PW: Took a commanding win how did it feel pulling on the rainbow jersey as a world champion?

MD: The moment I put that jersey on isn't quite as vivid as I would love it to be. I think what was going through my head was a mixture of relief pride and a tremendous amount of joy, about half a year's worth of trying to find some sponsorship to get to Astana, the hours and hours I spent out fighting in training, all for a title that I wasn't truly sure was achievable not knowing my international competition and all. It was a surreal feeling knowing that the three girls and I in our team pursuit team were now the best in the world... It's still something that feels so strange and amazing to say and every time I see the jersey in my room it's an instant reminder of what an amazing moment it was.

PW: Did breaking the World Record on the way to winning gold make it feel even more special?

MD: To be honest, I think initially achieving the world title itself overshadowed any thoughts I had of a world record being broken.

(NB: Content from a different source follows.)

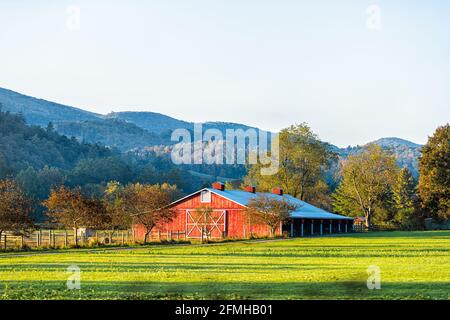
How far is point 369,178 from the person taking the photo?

At the time I was just trying to get my head around being a world champion but now that I think about the world record it does make it that extra bit special that not only are we the best in the world we are the fastest ever too. I think that's very special and something I'm going to be proud of forever.

PW: Two months on has it had time to sink in? What does being a Junior World Champion mean to you?

MD: Yes. In a way it's had its time to sink in, I think for me every now and then I take the rainbows out training and I'm not thinking about this year's worlds, I'm already thinking about and looking forward to next year's provided I achieve selection again of course. But there still is still a lot of excitement and positive faces around me that make sure I never am taking this amazing title for granted. For example my first ride back on the track bike at my home track in fielding was pretty awesome Campbell (Stewart) and I were both asked to wear our rainbow jerseys and it meant heaps to a lot of people including myself of course to be back on the concrete track where it all began.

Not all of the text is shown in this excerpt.